The Best Marketing Investment You Can Make

Posted on by Chief Marketer Staff

I’m going to let you in on a little secret, one that’s helped me and many of our clients succeed where others have merely tread water. It’s not technology, it’s not advertising, and it’s not partnerships. It’s a dedicated inhouse business analyst.

An analyst will change the game for you on many levels. He will get you to the point where you can make intelligent decisions about which marketing is working and which isn’t. He will find opportunities to save money. He will find opportunities to spend money and generate huge return on investment. He will increase the overall ROI of your marketing efforts to a level that is incontrovertible. And most important, he will provide you with the ammunition to win every battle with finance.

Running some numbers makes the case loud and clear. Say you handle marketing for a $200 million company with 4% gross marketing spend and a 5% profit rate. With your $8 million marketing budget, an incremental dollar of sales generates $0.05 of profit, so you need to generate $1.6 million in incremental revenue to justify the additional investment of $80,000 for the new hire. Assuming you have enough staff to manage your existing projects and campaigns, what would an analyst do for your business?

First off, you can expect up to a 30% jump in incremental revenue from direct marketing. If direct marketing is 20% of your mix and you normally generate $2.00 in incremental revenue for every $1.00 of marketing, there’s up to $960,000 of your $1.6 million right there. Factor in improvements in costs per placement due to adjustments to electronic media mix by local market, optimizing insertion zones for free-standing inserts or run-of-press (ROP) coverage, adjustments to ROP placement and size, search engine marketing ROI optimization, conversion improvements, site selection improvements, …get the picture?

It’s critical that this person is an analyst. Not a project manager who also does analysis. You need someone who wakes up thinking about response forecasts and goes to sleep thinking about how to improve on PRIZM NE. Who can whip you with SAS in the morning and bludgeon you with ESRI in the afternoon. A degree in statistics would be ideal, preferably a master’s or a doctorate. He needs to be completely fulfilled by a day spent finding improvements, opportunities, patterns, and anomalies and producing reports, charts, graphs, pithy insights, and results.

I found such a person in Kevin B. at an earlier company. A master’s in statistics, trained at Kellogg (cereal, not the school) modeling promotion response and chafing to get his hands on the raw data behind our million-member relationship program. Over time his work transformed our direct mail and e-mail marketing and had considerable influence on site selection and marketing mix.
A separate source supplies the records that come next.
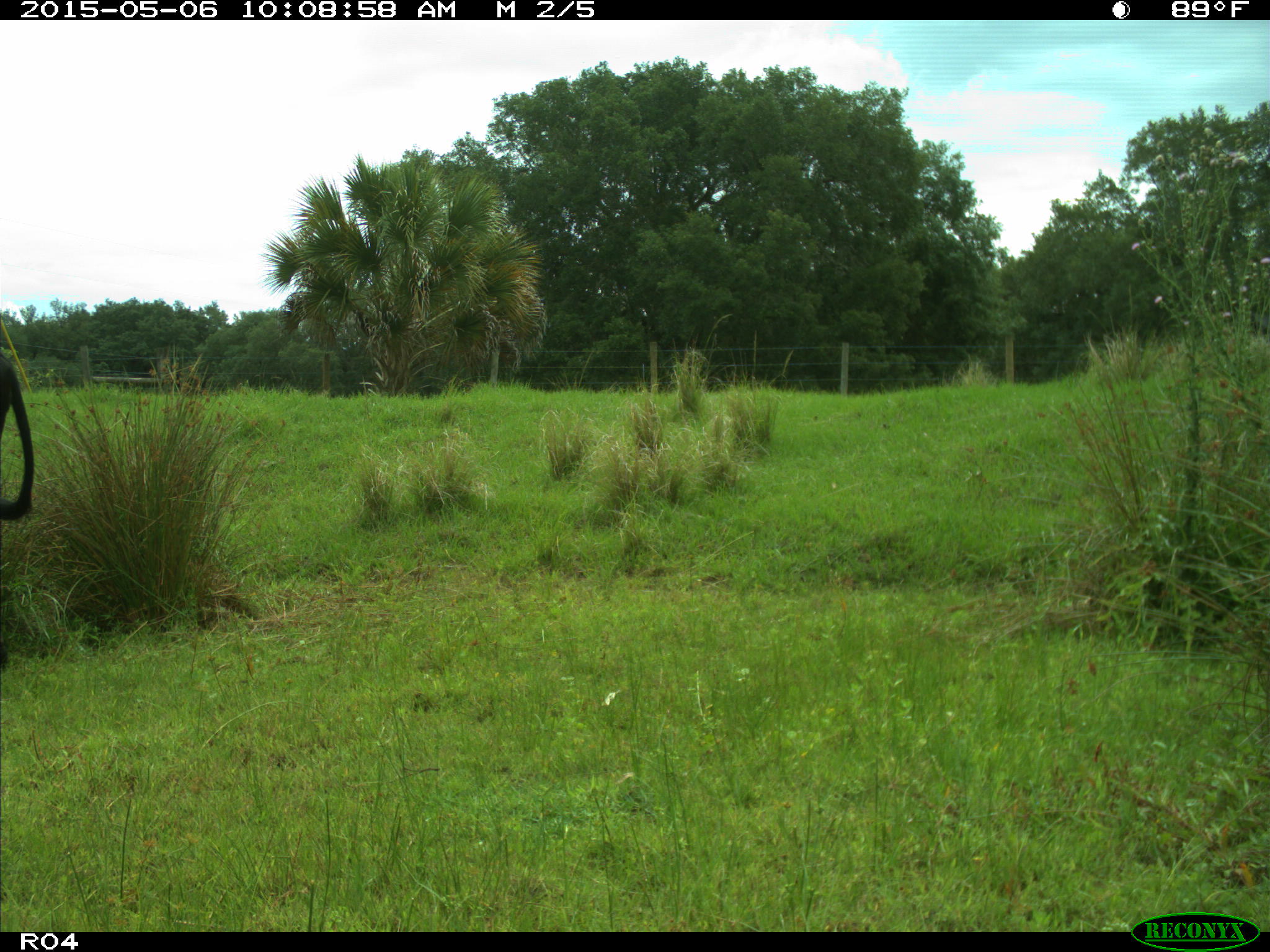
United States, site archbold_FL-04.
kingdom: Animalia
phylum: Chordata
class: Mammalia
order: Artiodactyla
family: Bovidae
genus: Bos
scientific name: Bos taurus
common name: domestic cow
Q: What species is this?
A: Bos taurus (domestic cow).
For example, Kevin essentially proved a long-held assumption, that we had two fundamentally different customer segments with different needs. We were moving toward a single point of view, and his work pushed us back to maintaining two very independent messages. He also convinced the company that vendor-designed and -funded advertising, while easy to implement and inexpensive, was horrendously ineffective. This led to shifts in the use of certain vendor funds to more-productive areas. There were dozens of other ways that his work changed how we operated as a company.

It’s easy to pick out the companies that have this skill set inhouse. The vice presidents have numbers at their fingertips; they can respond to queries within minutes, not days; they have a firm understanding of how each marketing effort performs; and most important, they have an intuitive sense of the forecasted results of almost any future marketing effort. This puts them in a position of towering strength, with the ability to effortlessly sort among options to choose the few with the highest likelihood of success, and to then measure and analyze results to learn from their choices.

The key is “effortless.” Having smart and analytic staff members can go a long way, but someone dedicated to the task full time is far more effective.

Hiring this sort of employee carries with it two risks. Your second biggest risk is that once your analyst is really up to speed and contributing, other parts of the organization will want to steal him. And you don’t want to tell your professional marketing associates about him either, or else they will recruit him from you the first chance they get.

The biggest risk, however, is that your analyst will figure out some other way to use his analytic acumen, shift into a different role or industry, and make more money than you could ever dream of offering him. (Kevin B., if you are reading this, my hat’s off to you. Can I borrow a little cash?)

Michael Greenberg is vice president of marketing for Loyalty Lab, a San Francisco-based developer of customer loyalty programs for the retail industry, and writes a monthly column for CHIEF MARKETER.